Une certaine embellie se produit à Paris alors à Paris en cette fin des années 90. Les vendeurs arabes sur les marchés me disent Shona Tova, parce que je portais une casquette (c’était avant la mode des chapeaux, ça faisait “feuj”). Bouteflika faisait des ouvertures envers le fait israélien. Les touristes israéliens essaimaient en Cisjordanie, Jordanie, Égypte (surtout Sinaï) et Turquie. En Cisjordanie les ONG américaines épaulaient l’Autorité nationale palestinienne. Les joint ventures israélo-palestiniennes prolifèrent. Le sionisme, et aussi l’antisionisme, ne sont pas des sujets à la mode.

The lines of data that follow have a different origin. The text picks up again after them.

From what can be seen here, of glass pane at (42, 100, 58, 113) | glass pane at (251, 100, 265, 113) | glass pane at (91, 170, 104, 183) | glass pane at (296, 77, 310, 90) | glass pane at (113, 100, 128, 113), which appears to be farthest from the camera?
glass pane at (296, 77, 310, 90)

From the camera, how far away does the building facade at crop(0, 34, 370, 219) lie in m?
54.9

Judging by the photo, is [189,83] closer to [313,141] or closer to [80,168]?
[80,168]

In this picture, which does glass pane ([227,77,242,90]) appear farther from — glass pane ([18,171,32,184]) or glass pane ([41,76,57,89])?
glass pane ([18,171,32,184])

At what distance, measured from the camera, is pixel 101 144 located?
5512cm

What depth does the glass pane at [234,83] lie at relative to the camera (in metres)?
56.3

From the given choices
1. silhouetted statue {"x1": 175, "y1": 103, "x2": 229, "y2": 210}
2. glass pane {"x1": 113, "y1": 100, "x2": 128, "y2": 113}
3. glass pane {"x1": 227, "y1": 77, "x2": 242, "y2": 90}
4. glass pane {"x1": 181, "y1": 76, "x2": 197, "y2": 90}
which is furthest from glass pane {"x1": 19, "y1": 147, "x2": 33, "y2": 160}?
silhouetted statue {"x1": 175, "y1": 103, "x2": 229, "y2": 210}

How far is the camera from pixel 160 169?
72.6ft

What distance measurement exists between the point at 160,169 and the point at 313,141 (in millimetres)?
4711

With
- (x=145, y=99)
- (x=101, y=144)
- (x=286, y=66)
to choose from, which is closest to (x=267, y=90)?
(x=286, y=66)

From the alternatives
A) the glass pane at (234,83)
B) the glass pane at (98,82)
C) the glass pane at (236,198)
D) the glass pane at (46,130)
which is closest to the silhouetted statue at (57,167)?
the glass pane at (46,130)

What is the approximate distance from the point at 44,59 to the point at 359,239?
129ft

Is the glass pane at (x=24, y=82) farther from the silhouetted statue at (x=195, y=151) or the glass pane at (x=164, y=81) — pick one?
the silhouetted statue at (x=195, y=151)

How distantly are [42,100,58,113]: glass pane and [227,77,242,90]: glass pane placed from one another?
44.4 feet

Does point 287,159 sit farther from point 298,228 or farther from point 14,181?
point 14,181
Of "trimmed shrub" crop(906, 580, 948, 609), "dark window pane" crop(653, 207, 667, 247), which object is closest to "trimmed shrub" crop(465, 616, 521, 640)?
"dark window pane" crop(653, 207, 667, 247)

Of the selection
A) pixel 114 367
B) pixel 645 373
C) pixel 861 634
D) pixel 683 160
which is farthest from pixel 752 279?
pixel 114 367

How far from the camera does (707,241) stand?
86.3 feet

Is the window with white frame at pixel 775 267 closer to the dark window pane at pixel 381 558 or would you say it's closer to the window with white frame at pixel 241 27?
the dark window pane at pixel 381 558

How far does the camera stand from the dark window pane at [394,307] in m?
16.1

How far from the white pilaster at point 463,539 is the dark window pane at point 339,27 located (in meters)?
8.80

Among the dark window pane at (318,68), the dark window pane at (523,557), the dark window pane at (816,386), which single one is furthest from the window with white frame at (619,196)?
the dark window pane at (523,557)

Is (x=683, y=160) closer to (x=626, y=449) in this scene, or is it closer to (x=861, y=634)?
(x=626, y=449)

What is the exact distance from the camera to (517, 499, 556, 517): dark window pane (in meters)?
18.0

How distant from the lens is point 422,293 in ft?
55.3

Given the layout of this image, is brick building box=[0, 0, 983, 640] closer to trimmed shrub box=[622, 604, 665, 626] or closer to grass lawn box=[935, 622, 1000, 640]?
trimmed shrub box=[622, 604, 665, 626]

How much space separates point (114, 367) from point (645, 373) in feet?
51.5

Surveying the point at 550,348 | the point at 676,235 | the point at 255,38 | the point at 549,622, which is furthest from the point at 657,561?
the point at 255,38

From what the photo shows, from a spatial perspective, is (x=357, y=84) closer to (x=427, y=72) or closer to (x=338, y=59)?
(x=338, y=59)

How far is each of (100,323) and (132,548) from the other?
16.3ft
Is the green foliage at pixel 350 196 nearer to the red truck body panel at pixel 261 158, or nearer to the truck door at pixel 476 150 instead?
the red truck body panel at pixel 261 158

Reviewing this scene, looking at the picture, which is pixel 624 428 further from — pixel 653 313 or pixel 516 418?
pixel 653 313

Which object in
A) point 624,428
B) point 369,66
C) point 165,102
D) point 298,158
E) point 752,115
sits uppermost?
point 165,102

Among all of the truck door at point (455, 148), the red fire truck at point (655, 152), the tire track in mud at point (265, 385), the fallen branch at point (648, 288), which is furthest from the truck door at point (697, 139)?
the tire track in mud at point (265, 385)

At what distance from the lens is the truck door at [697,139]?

La reprise à la fois de la tension, du terrorisme islamiste et de la colonisation rampante israélienne, amena en 2000 l’intifada 2 qui ne devait s’arrêter qu’en 2006. Passons sur l’inextricable “à qui la faute”.
Le 11 septembre 2001 marqua le début d’un funeste réveil identitaire arabo-musulmane de mauvais aloi en France, et aussi en Belgique, en Angleterre.  Les foulards islamiques et les barbes en collier se multiplient dans plusieurs arrondissements de Paris: le 11e nord et le 10e sud, ainsi que dans le 19e et le 20e (je parle de ce que j’ai vu seulement). Premier paradoxe: al-Qaïda pourrit l’image des musulmans, et voilà que les gens s’affirment musulmans! Certains musulmans agissent ainsi pour montrer qu’il y a un autre islam, conservateur mais pacifique et digne. Pour d’autres, cette réaction ressemble au syndrome de Stockholm, les musulmans se sentant prisonniers des islamistes et s’identifiant à eux.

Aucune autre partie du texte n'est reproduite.